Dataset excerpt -
--

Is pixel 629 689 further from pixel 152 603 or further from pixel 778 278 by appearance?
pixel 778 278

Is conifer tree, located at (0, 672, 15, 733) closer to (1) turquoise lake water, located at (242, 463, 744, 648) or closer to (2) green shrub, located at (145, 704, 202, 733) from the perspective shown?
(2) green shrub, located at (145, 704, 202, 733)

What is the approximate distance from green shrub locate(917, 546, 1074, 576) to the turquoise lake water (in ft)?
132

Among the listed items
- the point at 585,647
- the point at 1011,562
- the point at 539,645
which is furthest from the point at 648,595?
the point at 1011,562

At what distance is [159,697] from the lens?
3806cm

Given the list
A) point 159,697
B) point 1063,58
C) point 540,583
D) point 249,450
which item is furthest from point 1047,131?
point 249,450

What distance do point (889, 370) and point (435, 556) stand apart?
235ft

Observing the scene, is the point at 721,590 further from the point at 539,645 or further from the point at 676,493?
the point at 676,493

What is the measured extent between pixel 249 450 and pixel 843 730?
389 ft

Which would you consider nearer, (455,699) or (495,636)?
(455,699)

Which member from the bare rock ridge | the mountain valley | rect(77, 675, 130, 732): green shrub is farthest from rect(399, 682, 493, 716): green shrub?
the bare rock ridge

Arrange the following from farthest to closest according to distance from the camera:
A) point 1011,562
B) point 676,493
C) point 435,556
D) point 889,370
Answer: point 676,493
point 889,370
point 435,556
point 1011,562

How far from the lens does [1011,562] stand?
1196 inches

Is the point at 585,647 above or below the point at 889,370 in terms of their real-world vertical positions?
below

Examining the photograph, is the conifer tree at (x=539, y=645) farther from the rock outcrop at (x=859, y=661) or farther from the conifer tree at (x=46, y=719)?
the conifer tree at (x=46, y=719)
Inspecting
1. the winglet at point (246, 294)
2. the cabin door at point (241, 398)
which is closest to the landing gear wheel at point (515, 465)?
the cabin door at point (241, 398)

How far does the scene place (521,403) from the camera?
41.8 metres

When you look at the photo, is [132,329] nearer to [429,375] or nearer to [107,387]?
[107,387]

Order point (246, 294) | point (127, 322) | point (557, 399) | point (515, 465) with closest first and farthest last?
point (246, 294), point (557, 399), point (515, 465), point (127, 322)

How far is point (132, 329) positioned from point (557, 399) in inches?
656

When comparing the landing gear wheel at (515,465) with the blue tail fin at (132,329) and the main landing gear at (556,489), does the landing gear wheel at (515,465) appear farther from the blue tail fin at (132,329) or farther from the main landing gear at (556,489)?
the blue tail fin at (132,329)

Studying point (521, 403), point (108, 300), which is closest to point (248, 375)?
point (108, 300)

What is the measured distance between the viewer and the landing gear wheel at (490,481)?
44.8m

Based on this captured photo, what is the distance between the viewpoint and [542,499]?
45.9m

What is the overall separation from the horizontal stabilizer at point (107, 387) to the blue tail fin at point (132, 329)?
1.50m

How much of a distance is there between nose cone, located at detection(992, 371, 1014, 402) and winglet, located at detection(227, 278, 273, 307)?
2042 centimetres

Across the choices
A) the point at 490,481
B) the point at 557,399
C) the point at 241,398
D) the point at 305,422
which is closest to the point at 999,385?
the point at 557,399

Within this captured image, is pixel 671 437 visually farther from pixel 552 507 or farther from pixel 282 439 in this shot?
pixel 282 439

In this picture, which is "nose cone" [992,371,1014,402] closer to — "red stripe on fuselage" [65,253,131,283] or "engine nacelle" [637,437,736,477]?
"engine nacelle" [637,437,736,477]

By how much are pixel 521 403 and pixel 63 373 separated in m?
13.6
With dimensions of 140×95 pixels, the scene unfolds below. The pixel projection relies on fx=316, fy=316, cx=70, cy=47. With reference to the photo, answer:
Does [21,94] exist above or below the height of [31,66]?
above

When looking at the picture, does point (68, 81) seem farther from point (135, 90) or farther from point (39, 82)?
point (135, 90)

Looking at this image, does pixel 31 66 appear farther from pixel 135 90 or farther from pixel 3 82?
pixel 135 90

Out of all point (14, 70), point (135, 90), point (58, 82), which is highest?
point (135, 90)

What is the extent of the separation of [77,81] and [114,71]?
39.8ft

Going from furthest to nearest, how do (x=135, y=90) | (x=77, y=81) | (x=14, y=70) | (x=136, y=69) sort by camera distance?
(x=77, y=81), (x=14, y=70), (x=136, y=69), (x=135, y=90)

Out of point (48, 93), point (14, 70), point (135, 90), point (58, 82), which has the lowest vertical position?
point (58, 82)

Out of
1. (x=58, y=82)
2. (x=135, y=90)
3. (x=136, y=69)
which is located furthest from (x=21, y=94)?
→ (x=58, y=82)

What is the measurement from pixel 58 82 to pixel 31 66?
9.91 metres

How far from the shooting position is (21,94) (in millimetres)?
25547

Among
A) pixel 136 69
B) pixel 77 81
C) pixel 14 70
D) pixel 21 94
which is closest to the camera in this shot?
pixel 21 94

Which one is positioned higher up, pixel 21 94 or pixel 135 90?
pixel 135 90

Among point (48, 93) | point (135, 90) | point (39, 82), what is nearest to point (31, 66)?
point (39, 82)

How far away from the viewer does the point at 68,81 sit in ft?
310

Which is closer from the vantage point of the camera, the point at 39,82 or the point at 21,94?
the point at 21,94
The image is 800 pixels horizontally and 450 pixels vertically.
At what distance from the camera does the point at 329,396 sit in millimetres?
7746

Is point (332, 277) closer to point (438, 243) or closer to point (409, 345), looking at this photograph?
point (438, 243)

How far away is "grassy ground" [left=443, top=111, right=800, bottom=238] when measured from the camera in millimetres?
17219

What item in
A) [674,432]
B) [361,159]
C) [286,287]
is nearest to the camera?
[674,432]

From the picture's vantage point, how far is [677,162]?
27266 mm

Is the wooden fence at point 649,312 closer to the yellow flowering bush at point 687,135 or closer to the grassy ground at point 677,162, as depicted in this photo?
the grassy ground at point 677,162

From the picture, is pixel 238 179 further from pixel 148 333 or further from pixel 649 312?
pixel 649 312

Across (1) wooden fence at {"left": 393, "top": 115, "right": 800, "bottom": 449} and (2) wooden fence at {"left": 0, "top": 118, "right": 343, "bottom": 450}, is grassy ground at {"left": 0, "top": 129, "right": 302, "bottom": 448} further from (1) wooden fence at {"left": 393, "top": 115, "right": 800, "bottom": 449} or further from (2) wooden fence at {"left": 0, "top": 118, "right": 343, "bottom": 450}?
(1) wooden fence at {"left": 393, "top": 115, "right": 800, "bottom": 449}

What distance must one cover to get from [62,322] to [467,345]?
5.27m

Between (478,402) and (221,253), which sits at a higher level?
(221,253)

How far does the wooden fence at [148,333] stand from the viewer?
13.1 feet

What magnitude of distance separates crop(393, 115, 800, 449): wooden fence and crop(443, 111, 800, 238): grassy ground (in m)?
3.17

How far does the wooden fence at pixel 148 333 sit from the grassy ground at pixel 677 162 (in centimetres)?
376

--

Work to complete -
Send back all of the entries exactly, with nothing missing.

Response to the task -
Is pixel 629 689 further from pixel 152 603 or further from pixel 778 278 by appearance?
pixel 778 278

Is conifer tree, located at (0, 672, 15, 733) closer to (1) turquoise lake water, located at (242, 463, 744, 648) or closer to (2) green shrub, located at (145, 704, 202, 733) from the perspective shown?
(2) green shrub, located at (145, 704, 202, 733)

What is the approximate distance from green shrub locate(917, 546, 1074, 576) to the turquoise lake water (in ft)?
132

Among the listed items
- the point at 585,647
- the point at 1011,562
- the point at 539,645
which is furthest from the point at 648,595?
the point at 1011,562

At what distance is [159,697] from the lens?
3806cm

Given the list
A) point 159,697
B) point 1063,58
C) point 540,583
D) point 249,450
which item is furthest from point 1047,131?
point 249,450

What distance do point (889, 370) and point (435, 556) stand apart?
235ft

Observing the scene, is the point at 721,590 further from the point at 539,645 or further from the point at 676,493?
the point at 676,493

What is the measured extent between pixel 249 450 and pixel 843 730?
389 ft

Which would you consider nearer, (455,699) or (495,636)?
(455,699)

Which member from the bare rock ridge | the mountain valley | rect(77, 675, 130, 732): green shrub is farthest from rect(399, 682, 493, 716): green shrub?
the bare rock ridge

Arrange the following from farthest to closest according to distance from the camera:
A) point 1011,562
B) point 676,493
C) point 435,556
D) point 889,370
Answer: point 676,493
point 889,370
point 435,556
point 1011,562

How far from the lens does [1011,562] stand?
1196 inches

Is the point at 585,647 above or below the point at 889,370 in terms of their real-world vertical positions?
below

Examining the photograph, is the conifer tree at (x=539, y=645) farther from the rock outcrop at (x=859, y=661) or farther from the conifer tree at (x=46, y=719)?
the conifer tree at (x=46, y=719)
Inspecting
1. the winglet at point (246, 294)
2. the cabin door at point (241, 398)
which is closest to the landing gear wheel at point (515, 465)?
the cabin door at point (241, 398)

How far does the scene place (521,403) from the camera?
41.8 metres

When you look at the photo, is [132,329] nearer to [429,375] or nearer to [107,387]?
[107,387]

Order point (246, 294) | point (127, 322) | point (557, 399) | point (515, 465) with closest first and farthest last?
point (246, 294), point (557, 399), point (515, 465), point (127, 322)

How far is point (132, 329) positioned from point (557, 399) in inches?
656

When comparing the landing gear wheel at (515,465) with the blue tail fin at (132,329) and the main landing gear at (556,489), does the landing gear wheel at (515,465) appear farther from the blue tail fin at (132,329) or farther from the main landing gear at (556,489)?
the blue tail fin at (132,329)

Studying point (521, 403), point (108, 300), which is closest to point (248, 375)?
point (108, 300)

What is the measured distance between the viewer and the landing gear wheel at (490,481)?
44.8m

Based on this captured photo, what is the distance between the viewpoint and [542,499]?
45.9m

What is the overall separation from the horizontal stabilizer at point (107, 387) to the blue tail fin at point (132, 329)?
1.50m

How much of a distance is there between nose cone, located at detection(992, 371, 1014, 402) and winglet, located at detection(227, 278, 273, 307)?
2042 centimetres

Across the choices
A) the point at 490,481
B) the point at 557,399
C) the point at 241,398
D) the point at 305,422
which is closest to the point at 999,385?
the point at 557,399

Within this captured image, is pixel 671 437 visually farther from pixel 552 507 or farther from pixel 282 439 in this shot?
pixel 282 439

In this picture, which is "nose cone" [992,371,1014,402] closer to — "red stripe on fuselage" [65,253,131,283] or "engine nacelle" [637,437,736,477]?
"engine nacelle" [637,437,736,477]

By how much are pixel 521 403 and pixel 63 373 separated in m?
13.6
With dimensions of 140×95 pixels, the scene unfolds below. The pixel projection relies on fx=316, fy=316, cx=70, cy=47. With reference to the photo, answer:
Does [21,94] exist above or below the height of [31,66]?
above

When looking at the picture, does point (68, 81) seem farther from point (135, 90) or farther from point (39, 82)?
point (135, 90)

Looking at this image, does pixel 31 66 appear farther from pixel 135 90 or farther from pixel 3 82?
pixel 135 90

Out of all point (14, 70), point (135, 90), point (58, 82), which is highest?
point (135, 90)

What is the extent of the separation of [77,81] and [114,71]?
39.8ft

Going from furthest to nearest, how do (x=135, y=90) | (x=77, y=81) | (x=14, y=70) | (x=136, y=69) sort by camera distance?
(x=77, y=81), (x=14, y=70), (x=136, y=69), (x=135, y=90)

Out of point (48, 93), point (14, 70), point (135, 90), point (58, 82), which has the lowest vertical position?
point (58, 82)

Out of
1. (x=58, y=82)
2. (x=135, y=90)
3. (x=136, y=69)
which is located furthest from (x=21, y=94)?
→ (x=58, y=82)

What is the measurement from pixel 58 82 to pixel 31 66?
9.91 metres

How far from the shooting position is (21,94) (in millimetres)?
25547

Among
A) pixel 136 69
B) pixel 77 81
C) pixel 14 70
D) pixel 21 94
which is closest to the camera in this shot?
pixel 21 94

Which one is positioned higher up, pixel 21 94 or pixel 135 90?
pixel 135 90

Among point (48, 93) | point (135, 90) | point (39, 82), what is nearest to point (31, 66)?
point (39, 82)

How far away from the viewer does the point at 68,81 sit in ft?
310

Which is closer from the vantage point of the camera, the point at 39,82 or the point at 21,94?
the point at 21,94
The image is 800 pixels horizontally and 450 pixels vertically.
At what distance from the camera does the point at 329,396 sit in millimetres?
7746

Is point (332, 277) closer to point (438, 243) or closer to point (409, 345), looking at this photograph?
point (438, 243)

How far away is "grassy ground" [left=443, top=111, right=800, bottom=238] when measured from the camera in millimetres?
17219

What item in
A) [674,432]
B) [361,159]
C) [286,287]
is nearest to the camera?
[674,432]

From the picture's vantage point, how far is [677,162]?
27266 mm

Is the wooden fence at point 649,312 closer to the yellow flowering bush at point 687,135 or closer to the grassy ground at point 677,162, as depicted in this photo?
the grassy ground at point 677,162

From the picture, is pixel 238 179 further from pixel 148 333 or further from pixel 649 312?
pixel 649 312

Across (1) wooden fence at {"left": 393, "top": 115, "right": 800, "bottom": 449} and (2) wooden fence at {"left": 0, "top": 118, "right": 343, "bottom": 450}, is grassy ground at {"left": 0, "top": 129, "right": 302, "bottom": 448} further from (1) wooden fence at {"left": 393, "top": 115, "right": 800, "bottom": 449} or further from (2) wooden fence at {"left": 0, "top": 118, "right": 343, "bottom": 450}?
(1) wooden fence at {"left": 393, "top": 115, "right": 800, "bottom": 449}

What distance must one cover to get from [62,322] to [467,345]?
5.27m

Between (478,402) and (221,253), which sits at a higher level?
(221,253)

How far does the wooden fence at [148,333] stand from the viewer?
13.1 feet

What magnitude of distance separates crop(393, 115, 800, 449): wooden fence and crop(443, 111, 800, 238): grassy ground (in m)?
3.17

How far does the wooden fence at pixel 148 333 sit from the grassy ground at pixel 677 162 (in centimetres)?
376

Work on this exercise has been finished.